Thanks, that would explain it, but what theorem or other can one reference here? –  andreasdr Jul 21 '11 at 13:37
    
Possibly the partial derivative paradox I posted about in the following sci.math post could be of use: <groups.google.com/group/sci.math/msg/9248d1282983f0b7>; –  Dave L. Renfro Jul 21 '11 at 14:11
    
Notice there is another poster called drandreas, who is different from you--so dr does not commute either. –  gary Jul 21 '11 at 21:02
    
Fascinating! :) –  andreasdr Jul 23 '11 at 10:46

1 Answer 1

up vote 6 down vote accepted

Your expectation that these should commute may or may not be due to being confused by the ambiguous notation we use for partial derivatives, which doesn't mark what's being held fixed, only what's being varied. Note that you're taking the derivative w.r.t. $t$ while holding $X$ fixed and the derivative w.r.t. $x$ while holding $t$ fixed, so these are two unrelated partial derivatives in different coordinate systems $(X,t)$ and $(x,t)$ that we have no reason to expect to commute. See also Calculus of variations question from Darcogona.

P.S.: The reason that partial derivatives within one and the same coordinate system usually commute is basically that

$$ \begin{eqnarray} && \left(\frac{\left(f(x+\Delta x,y+\Delta y)-f(x+\Delta x,y)\right)}{\Delta y}-\frac{\left(f(x,y+\Delta y)-f(x,y)\right)}{\Delta y}\right)/\Delta x\\ &=& \left(\frac{\left(f(x+\Delta x,y+\Delta y)-f(x,y+\Delta y)\right)}{\Delta x}-\frac{\left(f(x+\Delta x,y)-f(x,y)\right)}{\Delta x}\right)/\Delta y\;. \end{eqnarray} $$

This works because you reach the same point whether you first move by $\Delta x$ keeping $y$ fixed and then move by $\Delta y$ keeping $x$ fixed or vice versa, whereas this is usually not the case if the two steps are along axes in different coordinate systems.

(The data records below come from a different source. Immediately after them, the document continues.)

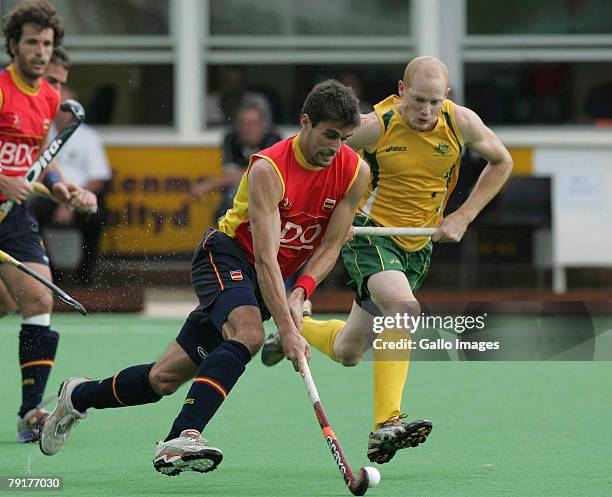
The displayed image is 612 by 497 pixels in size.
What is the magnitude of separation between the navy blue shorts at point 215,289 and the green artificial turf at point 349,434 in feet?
1.59

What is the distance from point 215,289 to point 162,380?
15.1 inches

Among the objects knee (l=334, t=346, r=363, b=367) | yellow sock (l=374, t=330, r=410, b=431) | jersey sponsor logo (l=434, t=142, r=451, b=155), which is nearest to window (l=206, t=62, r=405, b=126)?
knee (l=334, t=346, r=363, b=367)

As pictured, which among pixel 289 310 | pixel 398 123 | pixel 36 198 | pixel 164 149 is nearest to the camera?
pixel 289 310

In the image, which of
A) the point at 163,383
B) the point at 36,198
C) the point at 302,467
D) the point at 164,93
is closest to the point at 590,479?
the point at 302,467

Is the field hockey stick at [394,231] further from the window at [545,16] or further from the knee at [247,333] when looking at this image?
the window at [545,16]

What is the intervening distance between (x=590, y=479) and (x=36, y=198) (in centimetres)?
718

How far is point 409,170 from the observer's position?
6.61m

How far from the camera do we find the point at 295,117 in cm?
1290

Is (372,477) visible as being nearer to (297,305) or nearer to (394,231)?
(297,305)

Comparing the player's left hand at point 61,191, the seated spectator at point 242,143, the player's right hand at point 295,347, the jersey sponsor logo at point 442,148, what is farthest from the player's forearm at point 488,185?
the seated spectator at point 242,143

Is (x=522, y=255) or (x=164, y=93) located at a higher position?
(x=164, y=93)

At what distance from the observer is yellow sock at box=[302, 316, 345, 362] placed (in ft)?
23.9

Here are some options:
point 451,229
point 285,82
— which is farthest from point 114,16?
point 451,229

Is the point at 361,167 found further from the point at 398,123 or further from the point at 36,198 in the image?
the point at 36,198
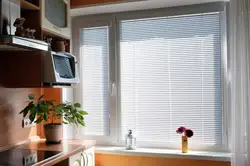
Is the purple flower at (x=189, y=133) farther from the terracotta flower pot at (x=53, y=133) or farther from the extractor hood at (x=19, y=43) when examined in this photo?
the extractor hood at (x=19, y=43)

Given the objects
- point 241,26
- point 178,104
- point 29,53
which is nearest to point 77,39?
point 29,53

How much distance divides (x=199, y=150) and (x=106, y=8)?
158cm

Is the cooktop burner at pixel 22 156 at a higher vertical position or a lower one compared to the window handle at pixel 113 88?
lower

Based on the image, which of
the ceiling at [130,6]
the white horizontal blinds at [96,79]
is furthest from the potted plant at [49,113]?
the ceiling at [130,6]

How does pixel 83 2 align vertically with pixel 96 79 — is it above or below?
above

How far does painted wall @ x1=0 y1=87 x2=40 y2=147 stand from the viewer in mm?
A: 2222

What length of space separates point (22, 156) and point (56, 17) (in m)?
1.17

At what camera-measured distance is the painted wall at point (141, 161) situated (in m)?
2.34

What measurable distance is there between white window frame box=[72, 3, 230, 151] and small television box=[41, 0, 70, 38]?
389 millimetres

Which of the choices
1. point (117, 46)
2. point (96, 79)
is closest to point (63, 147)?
point (96, 79)

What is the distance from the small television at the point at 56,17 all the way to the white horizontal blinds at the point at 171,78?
57 cm

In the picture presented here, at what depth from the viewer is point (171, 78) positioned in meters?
2.60

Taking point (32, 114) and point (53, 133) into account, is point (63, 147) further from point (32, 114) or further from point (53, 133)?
point (32, 114)

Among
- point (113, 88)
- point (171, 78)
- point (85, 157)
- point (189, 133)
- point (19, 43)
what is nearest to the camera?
point (19, 43)
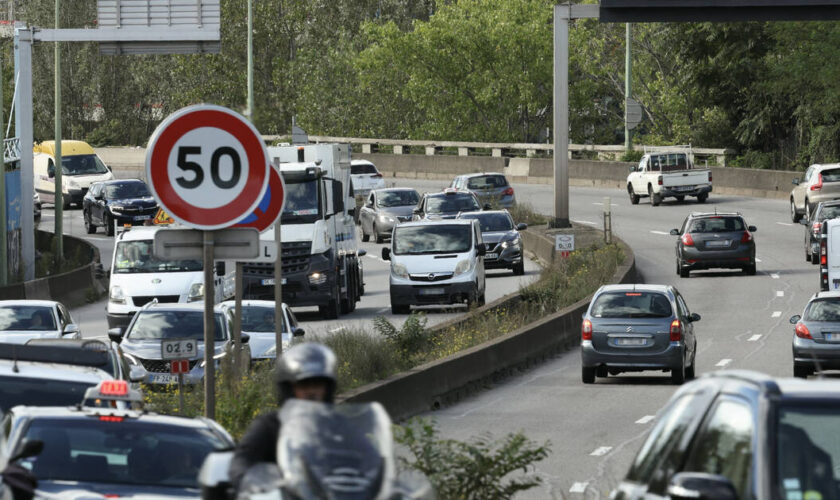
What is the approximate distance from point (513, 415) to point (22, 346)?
25.7 ft

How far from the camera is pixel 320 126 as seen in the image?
9169 centimetres

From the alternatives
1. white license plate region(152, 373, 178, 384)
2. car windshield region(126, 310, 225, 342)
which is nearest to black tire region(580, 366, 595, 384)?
car windshield region(126, 310, 225, 342)

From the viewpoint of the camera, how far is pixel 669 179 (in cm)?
5878

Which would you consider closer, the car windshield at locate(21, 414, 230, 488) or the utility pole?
the car windshield at locate(21, 414, 230, 488)

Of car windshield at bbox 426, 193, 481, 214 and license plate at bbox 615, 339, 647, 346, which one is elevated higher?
car windshield at bbox 426, 193, 481, 214

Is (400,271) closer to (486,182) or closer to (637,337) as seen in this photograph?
(637,337)

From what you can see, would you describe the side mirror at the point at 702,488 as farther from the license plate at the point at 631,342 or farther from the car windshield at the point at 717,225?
the car windshield at the point at 717,225

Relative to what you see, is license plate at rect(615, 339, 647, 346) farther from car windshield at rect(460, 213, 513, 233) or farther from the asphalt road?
car windshield at rect(460, 213, 513, 233)

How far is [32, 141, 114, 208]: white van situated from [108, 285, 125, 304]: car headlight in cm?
3254

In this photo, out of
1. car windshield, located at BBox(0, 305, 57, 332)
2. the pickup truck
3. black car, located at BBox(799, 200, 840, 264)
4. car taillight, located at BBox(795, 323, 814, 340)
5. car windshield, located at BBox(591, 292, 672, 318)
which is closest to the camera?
car windshield, located at BBox(0, 305, 57, 332)

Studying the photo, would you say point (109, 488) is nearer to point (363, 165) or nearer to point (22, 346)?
point (22, 346)

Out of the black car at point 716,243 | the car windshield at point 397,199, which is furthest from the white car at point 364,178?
the black car at point 716,243

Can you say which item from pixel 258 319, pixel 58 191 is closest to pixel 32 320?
pixel 258 319

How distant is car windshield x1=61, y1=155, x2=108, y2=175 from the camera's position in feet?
207
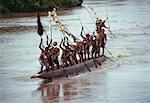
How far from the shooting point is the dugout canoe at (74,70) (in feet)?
62.7

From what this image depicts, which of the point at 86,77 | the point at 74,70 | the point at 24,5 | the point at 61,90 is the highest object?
the point at 24,5

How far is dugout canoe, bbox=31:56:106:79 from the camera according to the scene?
19.1m

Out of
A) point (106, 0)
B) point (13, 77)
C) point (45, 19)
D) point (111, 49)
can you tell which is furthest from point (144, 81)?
point (106, 0)

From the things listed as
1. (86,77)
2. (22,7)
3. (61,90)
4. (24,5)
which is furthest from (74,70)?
(24,5)

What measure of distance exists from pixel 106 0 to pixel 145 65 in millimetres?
56476

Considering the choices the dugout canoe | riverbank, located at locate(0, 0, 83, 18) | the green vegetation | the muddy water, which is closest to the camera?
the muddy water

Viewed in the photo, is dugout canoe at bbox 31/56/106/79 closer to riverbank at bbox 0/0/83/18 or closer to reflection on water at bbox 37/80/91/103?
reflection on water at bbox 37/80/91/103

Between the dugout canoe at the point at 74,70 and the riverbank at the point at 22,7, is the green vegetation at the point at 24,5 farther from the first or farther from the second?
the dugout canoe at the point at 74,70

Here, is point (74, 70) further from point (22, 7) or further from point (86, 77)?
point (22, 7)

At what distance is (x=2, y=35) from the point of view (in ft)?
122

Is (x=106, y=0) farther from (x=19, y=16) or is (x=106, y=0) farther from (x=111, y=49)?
(x=111, y=49)

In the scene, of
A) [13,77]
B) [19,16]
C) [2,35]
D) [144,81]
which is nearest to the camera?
[144,81]

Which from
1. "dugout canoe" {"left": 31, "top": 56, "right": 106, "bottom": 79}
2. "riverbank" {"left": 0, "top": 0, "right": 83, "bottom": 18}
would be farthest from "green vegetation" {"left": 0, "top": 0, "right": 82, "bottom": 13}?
"dugout canoe" {"left": 31, "top": 56, "right": 106, "bottom": 79}

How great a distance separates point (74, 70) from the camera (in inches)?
804
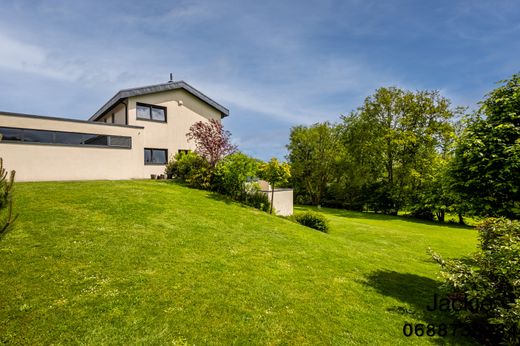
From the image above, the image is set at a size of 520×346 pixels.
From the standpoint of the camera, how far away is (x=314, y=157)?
4784 cm

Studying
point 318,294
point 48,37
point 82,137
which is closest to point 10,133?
point 82,137

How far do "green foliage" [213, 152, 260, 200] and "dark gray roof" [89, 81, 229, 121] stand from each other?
10.2 metres

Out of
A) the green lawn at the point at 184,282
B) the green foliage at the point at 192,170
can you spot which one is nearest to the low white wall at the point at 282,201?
the green foliage at the point at 192,170

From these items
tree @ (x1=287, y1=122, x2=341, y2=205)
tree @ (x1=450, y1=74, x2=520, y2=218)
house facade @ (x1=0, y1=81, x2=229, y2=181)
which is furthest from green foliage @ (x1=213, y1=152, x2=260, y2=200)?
tree @ (x1=287, y1=122, x2=341, y2=205)

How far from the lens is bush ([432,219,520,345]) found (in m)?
5.52

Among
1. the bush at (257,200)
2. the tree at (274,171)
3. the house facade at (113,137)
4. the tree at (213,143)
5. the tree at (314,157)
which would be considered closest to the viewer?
the house facade at (113,137)

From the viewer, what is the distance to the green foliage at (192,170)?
20359 mm

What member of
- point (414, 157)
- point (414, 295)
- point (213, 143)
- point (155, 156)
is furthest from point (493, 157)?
point (414, 157)

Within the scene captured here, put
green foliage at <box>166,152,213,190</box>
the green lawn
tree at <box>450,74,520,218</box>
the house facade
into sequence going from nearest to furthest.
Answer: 1. the green lawn
2. tree at <box>450,74,520,218</box>
3. the house facade
4. green foliage at <box>166,152,213,190</box>

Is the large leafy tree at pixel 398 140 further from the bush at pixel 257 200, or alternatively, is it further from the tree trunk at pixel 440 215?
the bush at pixel 257 200

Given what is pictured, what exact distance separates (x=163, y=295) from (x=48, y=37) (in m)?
14.1

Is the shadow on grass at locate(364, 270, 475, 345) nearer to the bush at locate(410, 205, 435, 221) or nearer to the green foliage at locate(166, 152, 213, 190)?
the green foliage at locate(166, 152, 213, 190)

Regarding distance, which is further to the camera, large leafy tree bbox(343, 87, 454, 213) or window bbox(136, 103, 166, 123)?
large leafy tree bbox(343, 87, 454, 213)

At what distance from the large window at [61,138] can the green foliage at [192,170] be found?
4.16 m
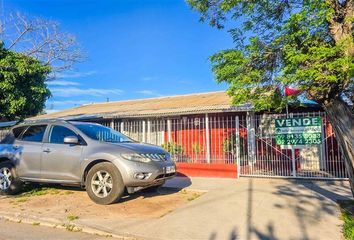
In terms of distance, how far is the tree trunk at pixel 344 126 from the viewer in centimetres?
Result: 555

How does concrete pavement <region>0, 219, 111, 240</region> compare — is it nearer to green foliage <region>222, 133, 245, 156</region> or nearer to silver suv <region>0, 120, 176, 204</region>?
silver suv <region>0, 120, 176, 204</region>

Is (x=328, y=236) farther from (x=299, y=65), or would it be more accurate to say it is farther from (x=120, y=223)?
(x=120, y=223)

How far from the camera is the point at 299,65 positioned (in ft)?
18.3

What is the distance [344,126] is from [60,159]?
589 centimetres

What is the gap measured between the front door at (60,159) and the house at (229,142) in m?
5.45

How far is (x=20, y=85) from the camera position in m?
18.5

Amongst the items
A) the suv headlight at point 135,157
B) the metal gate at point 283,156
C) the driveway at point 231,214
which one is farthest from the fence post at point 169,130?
the suv headlight at point 135,157

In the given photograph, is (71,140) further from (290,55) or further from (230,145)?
(230,145)

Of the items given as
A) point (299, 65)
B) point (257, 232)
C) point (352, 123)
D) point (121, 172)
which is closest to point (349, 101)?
point (352, 123)

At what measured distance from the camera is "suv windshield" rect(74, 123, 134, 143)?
8.05 m

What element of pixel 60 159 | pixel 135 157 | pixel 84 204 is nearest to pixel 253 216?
pixel 135 157

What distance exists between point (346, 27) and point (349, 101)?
1284mm

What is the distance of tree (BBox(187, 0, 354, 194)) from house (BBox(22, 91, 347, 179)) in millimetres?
4641

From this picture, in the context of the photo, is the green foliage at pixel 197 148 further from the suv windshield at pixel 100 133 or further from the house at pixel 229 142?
the suv windshield at pixel 100 133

For $x=x(X,t)$ and $X=X(x,t)$, the general formula for transforming partial derivatives yields, with a vertical bar marking the variable held fixed for first derivatives, and all second derivatives referring to the coordinates $(X,t)$,

$$ \begin{eqnarray} \left.\frac{\partial}{\partial t}\right|_X \left.\frac{\partial}{\partial x}\right|_t &=& \left.\frac{\partial}{\partial t}\right|_X\left(\left.\frac{\partial t}{\partial x}\right|_t\left.\frac{\partial}{\partial t}\right|_X+\left.\frac{\partial X}{\partial x}\right|_t\left.\frac{\partial}{\partial X}\right|_t\right) \\ &=& \left.\frac{\partial}{\partial t}\right|_X\left(\left.\frac{\partial X}{\partial x}\right|_t\left.\frac{\partial}{\partial X}\right|_t\right) \\ &=& \left(\left.\frac{\partial}{\partial t}\right|_X\left.\frac{\partial X}{\partial x}\right|_t\right) \left.\frac{\partial}{\partial X}\right|_t + \left.\frac{\partial X}{\partial x}\right|_t \frac{\partial^2}{\partial t\partial X}\; \end{eqnarray} $$

(since $\partial t/\partial x|_t=0$), whereas

$$ \begin{eqnarray} \left.\frac{\partial}{\partial x}\right|_t \left.\frac{\partial}{\partial t}\right|_X &=& \left(\left.\frac{\partial t}{\partial x}\right|_t\left.\frac{\partial}{\partial t}\right|_X+\left.\frac{\partial X}{\partial x}\right|_t\left.\frac{\partial}{\partial X}\right|_t\right)\left.\frac{\partial}{\partial t}\right|_X \\ &=& \left(\left.\frac{\partial X}{\partial x}\right|_t\left.\frac{\partial}{\partial X}\right|_t\right)\left.\frac{\partial}{\partial t}\right|_X \\ &=& \left.\frac{\partial X}{\partial x}\right|_t \frac{\partial^2}{\partial X\partial t} \\ &=& \left.\frac{\partial X}{\partial x}\right|_t \frac{\partial^2}{\partial t\partial X}\;. \end{eqnarray} $$

So commuting these two partial derivatives from different coordinate systems leads to an additional term

$$ \left.\frac{\partial}{\partial t}\right|_X \left.\frac{\partial}{\partial x}\right|_t - \left.\frac{\partial}{\partial x}\right|_t \left.\frac{\partial}{\partial t}\right|_X = \left(\left.\frac{\partial}{\partial t}\right|_X\left.\frac{\partial X}{\partial x}\right|_t\right) \left.\frac{\partial}{\partial X}\right|_t $$

proportional to a first derivative, which arises because the rate of change of $X$ with $x$ changes with $t$ (which is of course not the case in a single coordinate system, where the rate of change of $x$ with $x$ is constant, namely $1$). Indeed, in your case, where you apply the mixed derivative to $x$ itself, we have

$$ \begin{eqnarray} \left(\left.\frac{\partial}{\partial t}\right|_X\left.\frac{\partial X}{\partial x}\right|_t\right) \left.\frac{\partial}{\partial X}\right|_t x &=& \left(\left.\frac{\partial}{\partial t}\right|_Xt^{-2}\right) \left.\frac{\partial}{\partial X}\right|_t t^2X \\ &=& -2t^{-3}\cdot t^2 \\ &=& -\frac2t\;, \end{eqnarray} $$

in agreement with your calculation.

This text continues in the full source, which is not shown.